- **THE PROBLEM**:
Copy exactly. Begin with the line that contains "body_size: 268" and stop after the last line of the records.
EXTRACTED ENTRIES section start
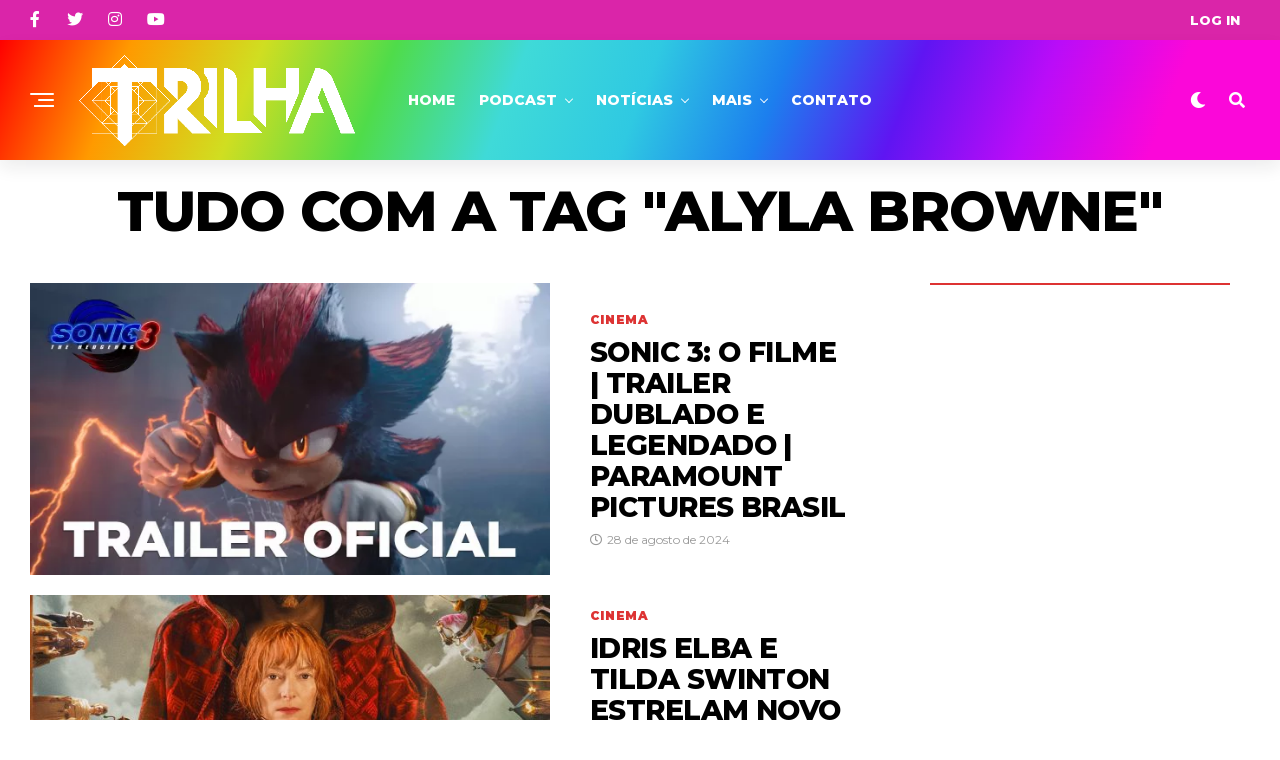

--- FILE ---
content_type: text/html; charset=utf-8
request_url: https://www.google.com/recaptcha/api2/aframe
body_size: 268
content:
<!DOCTYPE HTML><html><head><meta http-equiv="content-type" content="text/html; charset=UTF-8"></head><body><script nonce="aVkzNGj09sXZ9T3zKucshw">/** Anti-fraud and anti-abuse applications only. See google.com/recaptcha */ try{var clients={'sodar':'https://pagead2.googlesyndication.com/pagead/sodar?'};window.addEventListener("message",function(a){try{if(a.source===window.parent){var b=JSON.parse(a.data);var c=clients[b['id']];if(c){var d=document.createElement('img');d.src=c+b['params']+'&rc='+(localStorage.getItem("rc::a")?sessionStorage.getItem("rc::b"):"");window.document.body.appendChild(d);sessionStorage.setItem("rc::e",parseInt(sessionStorage.getItem("rc::e")||0)+1);localStorage.setItem("rc::h",'1769012387687');}}}catch(b){}});window.parent.postMessage("_grecaptcha_ready", "*");}catch(b){}</script></body></html>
EXTRACTED ENTRIES section end
- **RESPONSE TO THIS EXERCISE**:
body_size: 268
content:
<!DOCTYPE HTML><html><head><meta http-equiv="content-type" content="text/html; charset=UTF-8"></head><body><script nonce="aVkzNGj09sXZ9T3zKucshw">/** Anti-fraud and anti-abuse applications only. See google.com/recaptcha */ try{var clients={'sodar':'https://pagead2.googlesyndication.com/pagead/sodar?'};window.addEventListener("message",function(a){try{if(a.source===window.parent){var b=JSON.parse(a.data);var c=clients[b['id']];if(c){var d=document.createElement('img');d.src=c+b['params']+'&rc='+(localStorage.getItem("rc::a")?sessionStorage.getItem("rc::b"):"");window.document.body.appendChild(d);sessionStorage.setItem("rc::e",parseInt(sessionStorage.getItem("rc::e")||0)+1);localStorage.setItem("rc::h",'1769012387687');}}}catch(b){}});window.parent.postMessage("_grecaptcha_ready", "*");}catch(b){}</script></body></html>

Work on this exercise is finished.